The Dow Jones Industrial Average broke above the 25,000 level for the first time on Thursday and other major indexes scaled new highs after strong U.S. private jobs data added to upbeat sentiment following indications of robust growth globally.
The 30-member blue-chip index crossed five 1,000-point marks in 2017, driven partly by President Donald Trump's pro-growth agenda and solid corporate earnings.
The momentum carried into 2018, with the benchmark S&P index closing above 2,700 for the first time on Wednesday and the Nasdaq settling above 7,000 a day earlier.
"Every 1,000-point increment in the Dow is becoming less of a percent move. It's just another milestone," said Michael Antonelli, managing director, institutional sales trading at Robert W. Baird in Milwaukee.
"The point that people need to take is that the macro indicators are telling investors that world economies are doing really well."
World stocks also hit records, driven by strong manufacturing and services sector data in major economies.
U.S. private employers stepped up hiring in December and planned layoffs by American-based companies fell sharply, pointing to sustained labor market strength.
The ADP National Employment Report showed that U.S. private employers added 250,000 jobs in December, much above the 190,000 job additions forecast by economists polled by Reuters.
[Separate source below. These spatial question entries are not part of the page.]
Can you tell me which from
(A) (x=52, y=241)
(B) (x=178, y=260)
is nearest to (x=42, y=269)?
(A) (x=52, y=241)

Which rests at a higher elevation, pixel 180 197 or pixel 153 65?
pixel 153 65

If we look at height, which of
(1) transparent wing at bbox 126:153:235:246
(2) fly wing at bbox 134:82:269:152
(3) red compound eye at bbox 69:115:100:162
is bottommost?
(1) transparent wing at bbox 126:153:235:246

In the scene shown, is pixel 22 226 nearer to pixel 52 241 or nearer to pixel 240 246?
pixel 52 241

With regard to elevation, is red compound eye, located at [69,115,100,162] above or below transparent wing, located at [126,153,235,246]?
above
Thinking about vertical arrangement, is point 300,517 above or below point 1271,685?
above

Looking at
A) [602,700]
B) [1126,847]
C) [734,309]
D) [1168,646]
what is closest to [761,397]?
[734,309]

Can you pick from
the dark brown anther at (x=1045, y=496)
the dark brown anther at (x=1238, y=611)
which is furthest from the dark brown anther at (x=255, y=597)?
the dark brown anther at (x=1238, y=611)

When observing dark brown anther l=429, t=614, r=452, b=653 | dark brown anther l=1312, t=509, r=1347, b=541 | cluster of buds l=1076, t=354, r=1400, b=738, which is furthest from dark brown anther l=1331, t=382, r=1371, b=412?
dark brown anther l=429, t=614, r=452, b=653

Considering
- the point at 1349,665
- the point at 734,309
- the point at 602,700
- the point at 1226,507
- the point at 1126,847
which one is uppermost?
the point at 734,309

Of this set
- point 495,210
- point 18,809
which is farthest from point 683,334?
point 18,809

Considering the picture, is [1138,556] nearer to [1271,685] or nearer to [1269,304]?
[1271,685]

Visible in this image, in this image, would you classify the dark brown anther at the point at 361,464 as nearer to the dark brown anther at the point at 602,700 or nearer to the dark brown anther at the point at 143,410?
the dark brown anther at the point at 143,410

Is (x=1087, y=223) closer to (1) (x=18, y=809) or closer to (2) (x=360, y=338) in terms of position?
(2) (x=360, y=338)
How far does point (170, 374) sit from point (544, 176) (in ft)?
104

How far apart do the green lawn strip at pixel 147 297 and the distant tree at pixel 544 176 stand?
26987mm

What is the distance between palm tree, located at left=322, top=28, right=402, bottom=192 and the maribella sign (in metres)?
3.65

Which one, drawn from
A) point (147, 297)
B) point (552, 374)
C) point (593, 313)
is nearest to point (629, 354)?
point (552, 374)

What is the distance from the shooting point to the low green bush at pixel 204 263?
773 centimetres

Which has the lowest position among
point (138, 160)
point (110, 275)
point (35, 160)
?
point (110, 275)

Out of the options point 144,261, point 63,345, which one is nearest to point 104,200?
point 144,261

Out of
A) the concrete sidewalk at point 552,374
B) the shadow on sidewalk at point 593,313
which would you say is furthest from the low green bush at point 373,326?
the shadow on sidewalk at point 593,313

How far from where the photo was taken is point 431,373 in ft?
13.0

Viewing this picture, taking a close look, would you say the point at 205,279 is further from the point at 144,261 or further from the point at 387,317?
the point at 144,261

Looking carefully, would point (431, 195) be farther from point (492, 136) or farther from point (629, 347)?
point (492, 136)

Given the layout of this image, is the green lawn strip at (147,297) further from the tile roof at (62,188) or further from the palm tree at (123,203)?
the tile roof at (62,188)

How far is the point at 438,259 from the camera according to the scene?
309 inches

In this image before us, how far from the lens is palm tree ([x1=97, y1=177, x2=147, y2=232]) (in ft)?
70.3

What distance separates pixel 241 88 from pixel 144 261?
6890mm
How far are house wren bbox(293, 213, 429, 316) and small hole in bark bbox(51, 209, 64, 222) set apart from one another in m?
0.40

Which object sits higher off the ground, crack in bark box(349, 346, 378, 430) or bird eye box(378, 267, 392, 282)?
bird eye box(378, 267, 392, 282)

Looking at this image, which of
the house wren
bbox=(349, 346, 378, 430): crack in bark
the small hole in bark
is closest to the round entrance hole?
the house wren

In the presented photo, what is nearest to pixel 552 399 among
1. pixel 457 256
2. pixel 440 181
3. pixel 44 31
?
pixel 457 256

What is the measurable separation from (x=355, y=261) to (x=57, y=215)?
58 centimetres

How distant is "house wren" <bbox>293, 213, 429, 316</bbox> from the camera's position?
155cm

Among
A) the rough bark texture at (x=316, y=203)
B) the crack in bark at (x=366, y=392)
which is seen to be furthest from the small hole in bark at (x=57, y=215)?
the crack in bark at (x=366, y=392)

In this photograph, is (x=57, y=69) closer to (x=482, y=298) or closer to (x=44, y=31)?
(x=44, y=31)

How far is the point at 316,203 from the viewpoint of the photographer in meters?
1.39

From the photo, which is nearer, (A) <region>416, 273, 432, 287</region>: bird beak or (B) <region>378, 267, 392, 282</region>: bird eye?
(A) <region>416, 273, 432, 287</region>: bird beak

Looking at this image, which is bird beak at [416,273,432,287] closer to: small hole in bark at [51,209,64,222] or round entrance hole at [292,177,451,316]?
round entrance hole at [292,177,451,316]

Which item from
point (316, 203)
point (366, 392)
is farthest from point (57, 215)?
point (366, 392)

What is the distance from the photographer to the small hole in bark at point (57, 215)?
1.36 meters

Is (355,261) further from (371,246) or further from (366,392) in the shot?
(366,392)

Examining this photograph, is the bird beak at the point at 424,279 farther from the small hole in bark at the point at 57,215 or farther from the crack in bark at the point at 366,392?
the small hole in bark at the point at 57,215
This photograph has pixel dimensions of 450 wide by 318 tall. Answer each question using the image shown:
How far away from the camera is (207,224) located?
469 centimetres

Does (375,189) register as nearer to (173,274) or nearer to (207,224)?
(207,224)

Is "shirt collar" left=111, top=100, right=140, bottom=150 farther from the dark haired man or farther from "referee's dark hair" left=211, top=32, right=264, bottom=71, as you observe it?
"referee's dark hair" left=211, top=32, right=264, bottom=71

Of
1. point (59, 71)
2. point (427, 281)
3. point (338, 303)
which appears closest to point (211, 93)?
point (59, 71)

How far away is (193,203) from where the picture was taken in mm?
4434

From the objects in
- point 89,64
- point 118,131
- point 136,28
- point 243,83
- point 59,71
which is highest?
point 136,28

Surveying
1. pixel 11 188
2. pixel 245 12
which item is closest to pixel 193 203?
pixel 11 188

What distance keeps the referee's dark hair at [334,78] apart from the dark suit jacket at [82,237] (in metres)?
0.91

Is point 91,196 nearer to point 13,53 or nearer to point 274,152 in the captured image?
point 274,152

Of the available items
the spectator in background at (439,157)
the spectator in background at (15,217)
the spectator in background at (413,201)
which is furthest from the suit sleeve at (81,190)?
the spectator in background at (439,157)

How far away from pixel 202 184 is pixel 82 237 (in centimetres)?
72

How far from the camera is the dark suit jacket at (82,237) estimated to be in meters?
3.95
Investors' focus now shifts to the more comprehensive non-farm payrolls report on Friday.
At 10:58 a.m. ET (1558 GMT), the Dow Jones Industrial Average was up 150.34 points, or 0.6 percent, at 25,073.02 and the S&P 500 was up 12.98 points, or 0.48 percent, at 2,726.04. The Nasdaq Composite was up 22.58 points, or 0.32 percent, at 7,088.11.
Eight of the 11 major S&P sectors were higher, led by 1.4 percent gain in the financial index.
Wells Fargo and JPMorgan rose about 2 percent and Goldman Sachs 1.7 percent after the strong data raised the odds of a March rate hike.
Victoria's Secret-owner L Brands slid 15 percent on disappointing quarterly earnings forecast.
J.C. Penney and Macy's were down about 6 percent after reporting same-store sales for the key months of November and December.
Sprint fell about 5 percent after the wireless carrier appointed former Altice NV Chief Executive Michel Combes as chief financial officer.
Intel declined as much as 5 percent, adding to Wednesday's losses that was triggered by a report that its chips were vulnerable to being hacked.
Rival Advanced Micro Devices rose 6.5 percent.
Advancing issues outnumbered decliners on the NYSE by 1,692 to 1,065. On the Nasdaq, 1,635 issues rose and 1,185 fell.